Page text
======

Learning to drive was the freest I’d felt — but it wasn’t the first I’d felt free. That came the summer I turned thirteen, the summer I spent palling around with a group of friends who I didn’t jibe with as well as I wanted to. I was still a mouthy little Poindexter who couldn’t keep it together when there was an opportunity to correct someone’s pronunciation or offer up a fact. None of us were cool but the others had figured out chill while I bumbled, stuck on desperate.

It was a humbling summer. But it was the summer that I began to understand what it was to create a life of my own. I ran out the door at ten and the day was mine, all mine, to buy candy with my allowance or spray myself with strawberry-scented glitter in the Bath and Body Works sample aisle or make a fool of myself in front of a boy. I was home again at eight, sure, but it was enough to glimpse what it would be like to live as I pleased.

It was a summer on wheels. The boys rode skateboards, and I was struck recently by a clear memory of me, on a bicycle, grinding up a hill that felt like a mountain, then sailing back down it like I was unstoppable. (A few years later — the years between thirteen and sixteen, which might as well be a lifetime — I was astonished to realize in my car that the “Great Hill” was barely a grade.)

I half wonder if I’ve conjured this memory. It seems impossible now that we could stand gripping our black rubber-coated handlebars under the August sun, like we didn’t need the skin on our palms. And I was hopelessly clumsy, and my body was just beginning to give way to the softness that I would quickly learn to hate. I can picture myself tripping after the other girls in my gang while they rode their Razor scooters up and down the sidewalks. I knew better than to let myself be seen on one of those. (Those colleagues at the software company where I work who are reading this may note that they have never seen me on one of our ubiquitous Razor scooters. To which I say: It’s enough to get you all to take me seriously once you find out I was an English major. We don’t need to complicate things with a head-over-feet-through-a-glass-conference-room-door situation.)

======

Source data
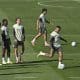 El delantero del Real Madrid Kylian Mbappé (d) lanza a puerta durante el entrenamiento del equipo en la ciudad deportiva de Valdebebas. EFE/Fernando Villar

======

Things to do
[1] In the essay about the summer at thirteen, at what time did the writer leave the house each day, and at what time did the writer return?
[2] For each statement, say whether it agrees with the essay about the summer at thirteen, and quote the words from the essay that decide it.
(a) The boys in the group rode skateboards.
(b) The writer rode Razor scooters along the sidewalks with the other girls.
(c) The writer was an English major.

Results of the exercise
[1] The writer ran out the door at ten and was home again at eight.

[2]
(a) Yes: "The boys rode skateboards"
(b) No: "I knew better than to let myself be seen on one of those."
(c) Yes: "once you find out I was an English major"